**PAGE EXTRACT**.

A destructive Internet worm could be potent cyber weapon
LONDON - Al-Qaeda scares airlines with parcel bombs worth $4,000. War with the Taliban costs the West billions of dollars a week. North Korea shells disputed land, winning instant fresh attention in a standoff with major powers.
Weaker combatants have always used unconventional or inexpensive means to defy stronger foes, including guerrilla warfare and suicide attacks that depend on a greater willingness to sacrifice life.
This approach can be decisive. Of all "asymmetric" wars since 1800 in which one side had far more armed power than the other, the weaker side won in 28 percent of cases, according to a 2001 study by U.S. political scientist Ivan Arreguin-Toft.
The ratio may now be set to shift further in favor of the underdog.

**EXTRACTED DATA**.
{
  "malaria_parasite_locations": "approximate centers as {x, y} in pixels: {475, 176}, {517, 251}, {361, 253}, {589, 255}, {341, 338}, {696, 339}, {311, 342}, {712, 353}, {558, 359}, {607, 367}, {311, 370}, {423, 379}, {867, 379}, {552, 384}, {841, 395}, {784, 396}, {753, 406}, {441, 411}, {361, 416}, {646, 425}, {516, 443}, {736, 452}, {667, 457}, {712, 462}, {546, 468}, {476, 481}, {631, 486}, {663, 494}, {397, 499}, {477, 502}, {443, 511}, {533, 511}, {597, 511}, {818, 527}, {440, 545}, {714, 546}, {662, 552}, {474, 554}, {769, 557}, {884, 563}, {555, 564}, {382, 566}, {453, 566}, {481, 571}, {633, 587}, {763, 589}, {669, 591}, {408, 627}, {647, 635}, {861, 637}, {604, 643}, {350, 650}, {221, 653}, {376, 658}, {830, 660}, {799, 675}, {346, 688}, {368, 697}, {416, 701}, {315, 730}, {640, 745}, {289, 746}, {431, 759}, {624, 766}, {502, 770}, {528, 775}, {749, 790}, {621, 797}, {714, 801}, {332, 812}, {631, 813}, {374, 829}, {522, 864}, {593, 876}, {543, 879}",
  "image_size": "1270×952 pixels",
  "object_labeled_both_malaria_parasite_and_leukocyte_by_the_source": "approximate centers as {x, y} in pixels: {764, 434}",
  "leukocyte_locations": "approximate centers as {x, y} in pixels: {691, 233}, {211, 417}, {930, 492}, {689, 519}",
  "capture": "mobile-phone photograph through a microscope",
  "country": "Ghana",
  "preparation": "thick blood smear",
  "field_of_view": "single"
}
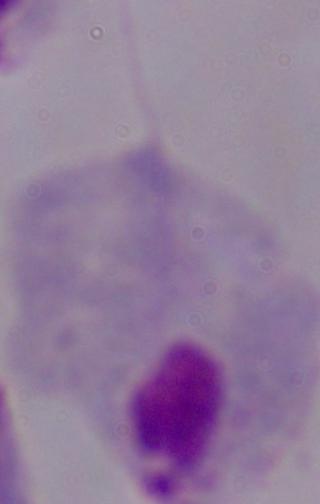
Photomicrograph. 1000x magnification. A trichomonad is shown.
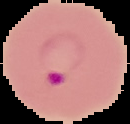 From a thin blood film. Malaria status: parasitized. Image is 130×124 pixels. Cell region segmented out of the field of view; the surrounding area is masked to black.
Classify this cell by malaria status.
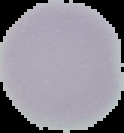
Uninfected.

image_size: 124×133 pixels
image_type: segmented cell region on a black background
preparation: thin blood film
Classify this cell by malaria status.
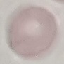

It is uninfected.

Summary:
  - Preparation: thin blood smear
  - Image type: cell patch, automatically extracted from a larger field of view and resized to 64 × 64 pixels
  - Stain: Giemsa
  - Capture: smartphone camera at the microscope eyepiece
State which parasite is depicted.
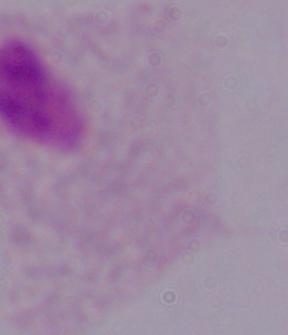
This is a trichomonad.

{
  "magnification": "1000x",
  "modality": "micrograph"
}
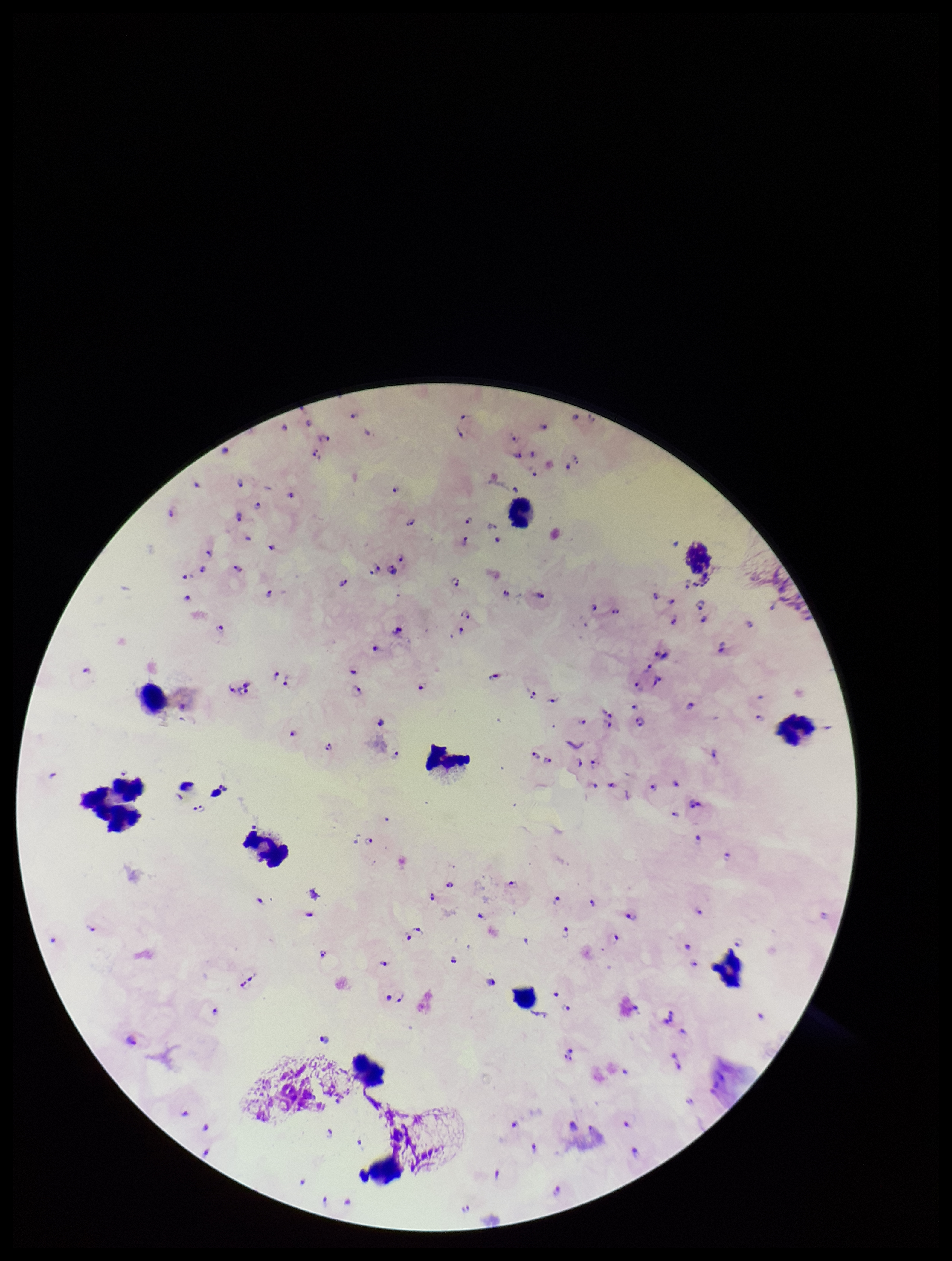
{
  "capture": "smartphone photograph through the microscope eyepiece",
  "patient_malaria_status": "infected",
  "stain": "Giemsa",
  "plasmodium_parasites": "identified",
  "parasite_count": 100,
  "preparation": "thick smear",
  "species_reported_for_this_patient": "Plasmodium falciparum",
  "field_of_view": "one from this slide",
  "leukocyte_count": 12,
  "image_size": "952×1261 pixels"
}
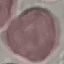
Result: no malaria parasites detected. Automatically extracted cell patch, resized to 64 × 64 pixels. Giemsa-stained preparation. Photographed with a smartphone camera at the microscope eyepiece. Thin blood film.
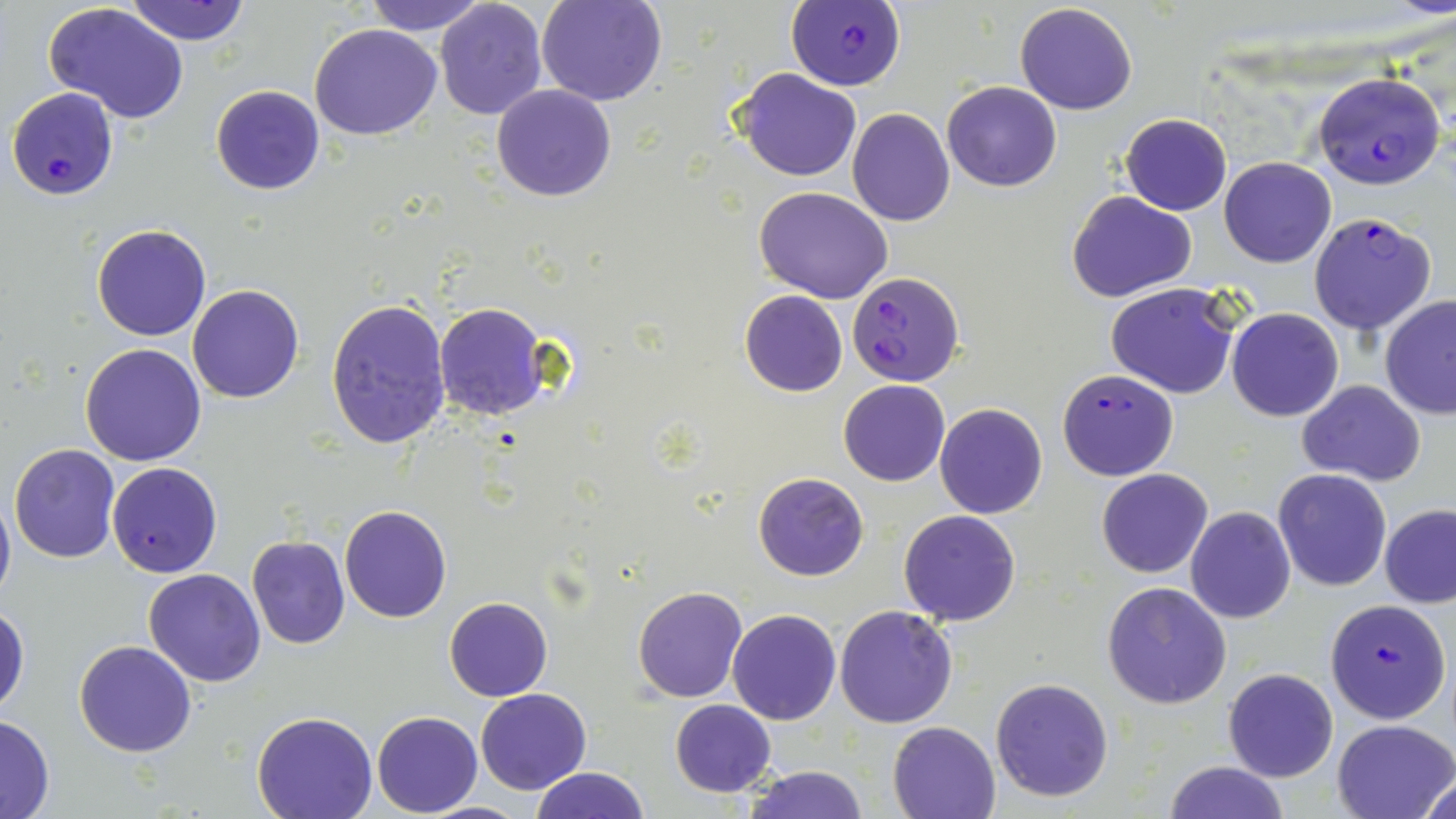

slide-level diagnosis = Plasmodium falciparum
image size = 1456×819 pixels
modality = optical microscopy
uninfected red blood cell locations = approximate bounding boxes as (x1,y1)-(x2,y2) corner pairs in pixels: (125,0)-(253,46), (364,0)-(485,35), (434,0)-(549,121), (538,0)-(667,105), (1015,3)-(1138,115), (44,4)-(190,127), (309,24)-(443,141), (733,68)-(862,182), (942,80)-(1062,193), (491,84)-(618,202), (210,85)-(326,195), (847,109)-(956,227), (1120,112)-(1232,215), (1088,116)-(1219,292), (1219,156)-(1337,267), (754,186)-(893,304), (1067,190)-(1197,302), (92,223)-(211,341), (1105,282)-(1242,399), (187,284)-(305,403), (739,290)-(849,396), (1379,295)-(1456,419), (327,299)-(452,450), (435,303)-(551,420), (1227,308)-(1343,421), (79,344)-(206,466), (838,379)-(950,487), (1297,381)-(1424,485), (935,403)-(1048,518), (9,444)-(122,563), (107,462)-(222,577), (1096,468)-(1213,577), (1272,469)-(1394,592), (754,472)-(868,580), (0,490)-(15,608), (339,506)-(452,622), (1187,507)-(1296,624), (1379,507)-(1456,606), (899,510)-(1020,626), (246,536)-(350,652), (143,568)-(266,686), (1102,582)-(1232,709), (632,586)-(747,703), (444,596)-(552,702), (0,600)-(30,716), (833,605)-(958,729), (727,609)-(841,724), (75,639)-(196,757), (1223,667)-(1339,782), (990,677)-(1114,803), (476,688)-(591,795), (670,700)-(777,797), (252,711)-(379,819), (372,711)-(481,816), (0,713)-(56,819), (1332,719)-(1456,818), (887,720)-(1000,818), (1162,760)-(1290,819), (741,764)-(871,819), (530,767)-(649,819), (1416,769)-(1454,819)
field of view = single
magnification = 1000x
preparation = thin blood smear
Plasmodium falciparum-infected red blood cell locations = approximate bounding boxes as (x1,y1)-(x2,y2) corner pairs in pixels: (788,0)-(904,91), (1311,72)-(1446,190), (7,88)-(119,200), (1310,212)-(1435,336), (847,272)-(963,386), (1057,369)-(1180,481), (1326,600)-(1451,722)
stain = May-Grünwald-Giemsa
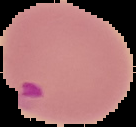 Image is 136×127 pixels. Malaria status: parasitized. Segmented cell region on a black background. From a thin blood film.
Assess this cell for malaria.
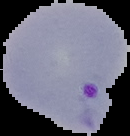

Parasitized.

Cell region segmented out of the field of view; the surrounding area is masked to black. Image is 130×136 pixels. From a thin blood film.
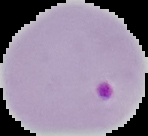
Cell region segmented out of the field of view; the surrounding area is masked to black. Image is 148×136 pixels. From a thin blood smear. Malaria status: parasitized.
Identify the parasite.
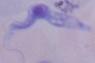
A trypanosome.

Photomicrograph. Captured at 1000x magnification.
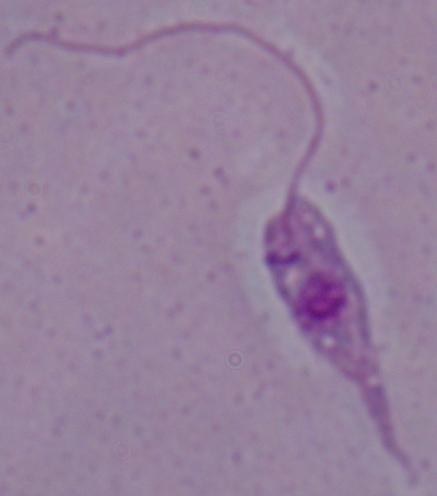

1000x magnification. Micrograph. A Leishmania parasite is seen.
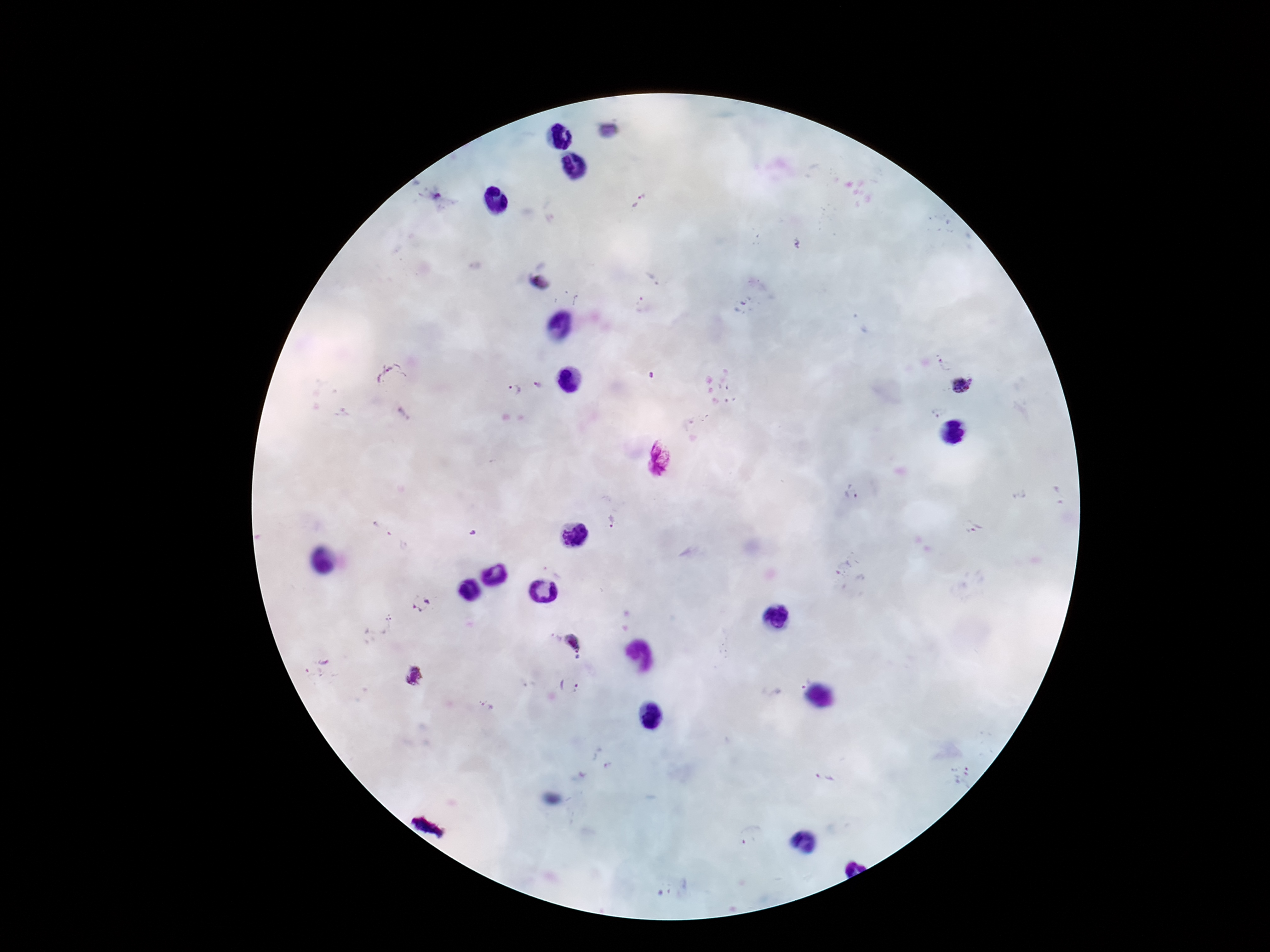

**TO DO**. From the article on asymmetric warfare, set down the passage from "A destructive Internet" up to and including "with major powers.", word for word.

**OUTPUT FOR THIS TASK**.
A destructive Internet worm could be potent cyber weapon
LONDON - Al-Qaeda scares airlines with parcel bombs worth $4,000. War with the Taliban costs the West billions of dollars a week. North Korea shells disputed land, winning instant fresh attention in a standoff with major powers.